Bleibt die Frage zum Schluss: Hat sich Anika Steinhoff mit ihrer Fontane-Collage einer bestimmten Politik angedient? Ist, was sie vorgestellt hat, eine ministerielle Auftragsarbeit, deren Vertrag festgelegt hatte, welchen Fontane man sich wünsche? Weder auf den ersten, noch auf den zweiten, genaueren Blick. Es spiegelt, das mag sein, eine Haltung, die der Staatsministerin Grütters eignet und das von ihr geleitete Ministerium prägte – indes ist das eine Haltung, die sich wohltuend von der anderer Phasen deutscher Geschichte abhebt. Fontane tritt nicht als Lichtgestalt auf, sein Preußentum wird weder verkleinert noch, mit einem Wort von ihm, ‚aufgepufft‘, und der Konservative wird nicht gegen den Liberalen ausgespielt. Schriftstellerisches Vermögen steht neben anfechtbaren Charakterzügen. Kritische Leser wie Hans-Joachim Birkholz oder Norbert Mecklenburg, denen Fontanes antijüdische Äußerungen Anlass sind, seinen literaturhistorischen Rang entschieden zu problematisieren, werden das Fehlen dieses Bezugs monieren.

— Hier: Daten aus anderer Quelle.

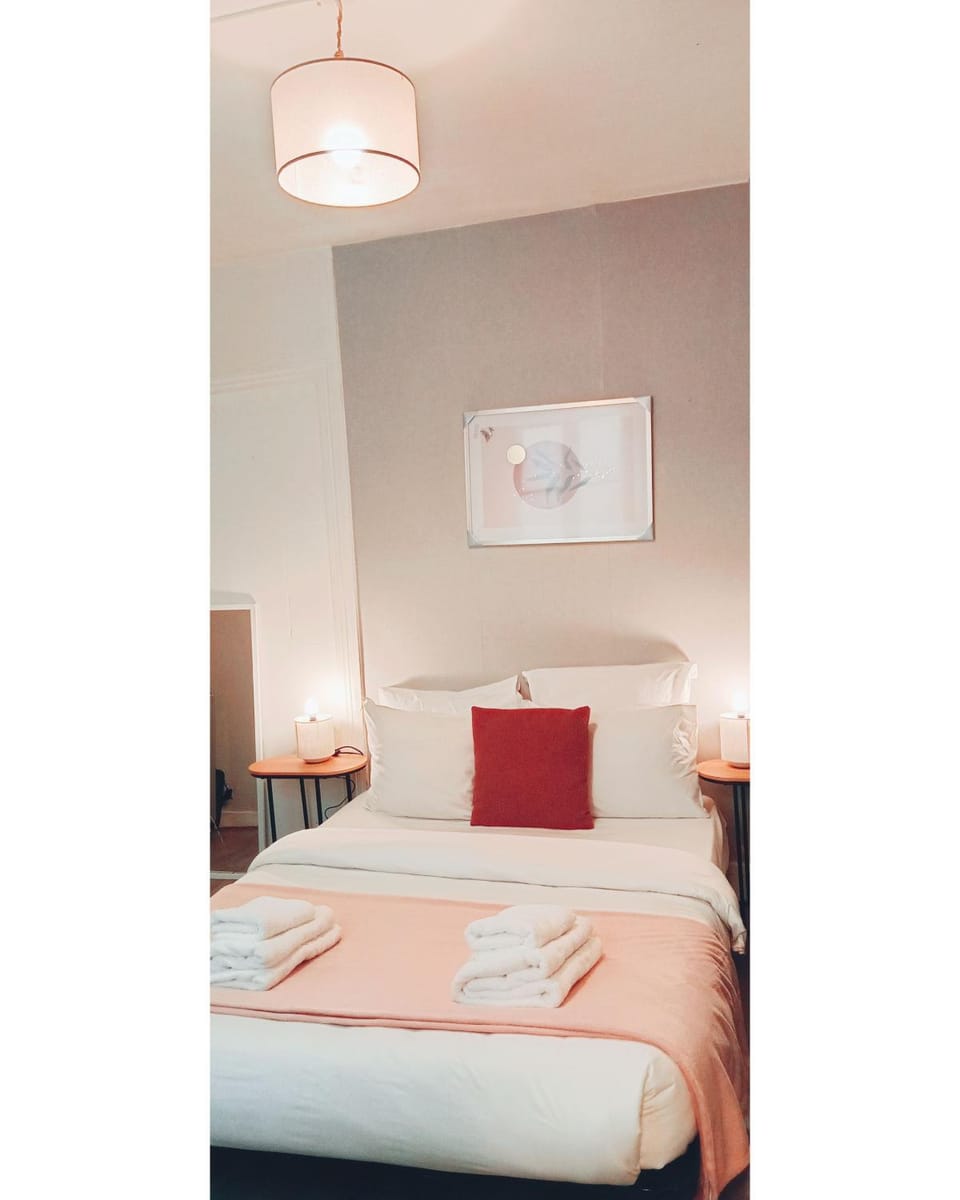 Po1-TPSA17-3D- ROOM Paris 17ème Apartment in Paris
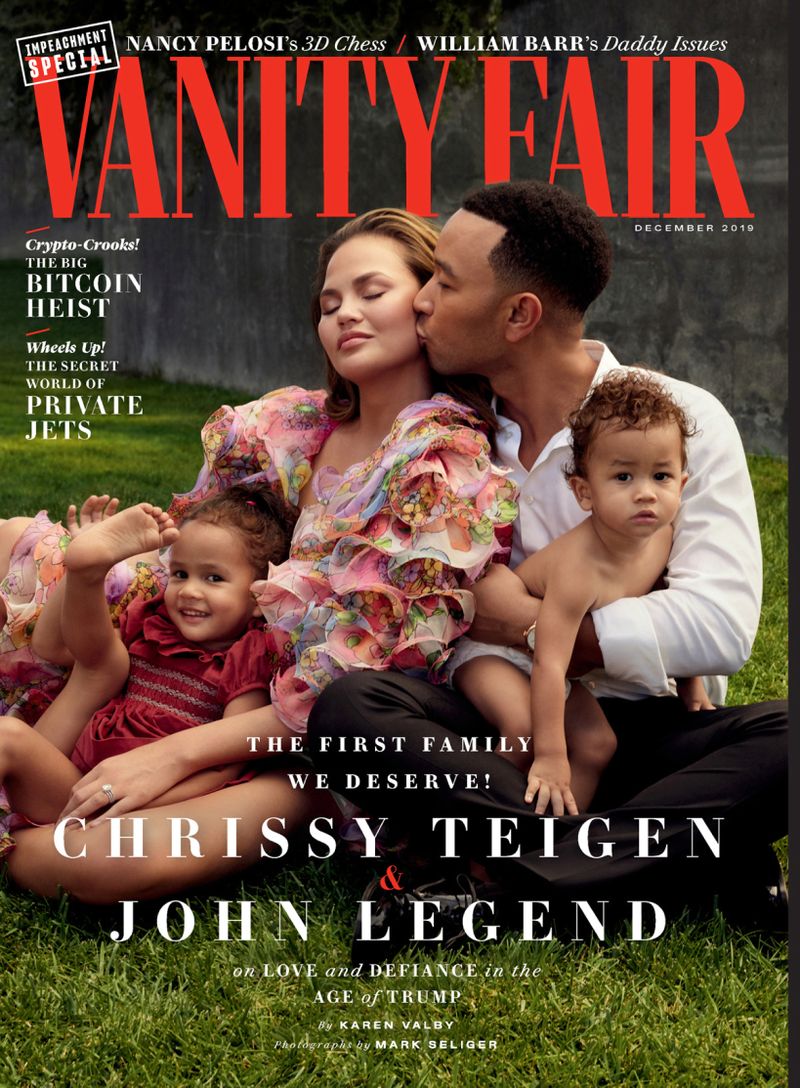 Vanity-Fair December 01, 2019 Issue Cover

War es statthaft, so dürften sie argumentieren, 2019 ein solches Fontane-Portrait mit dieser folgenschweren Auslassung im Bundeskanzleramt zu präsentieren? Wird damit nicht jenes politische Areal selbst zu einer „Ängstlichkeitsprovinz“?

Der Fontane-Blog ist ein Ort, Fragen wie diese zu debattieren. Sie sind, liebe Leserinnen und Leser, eingeladen.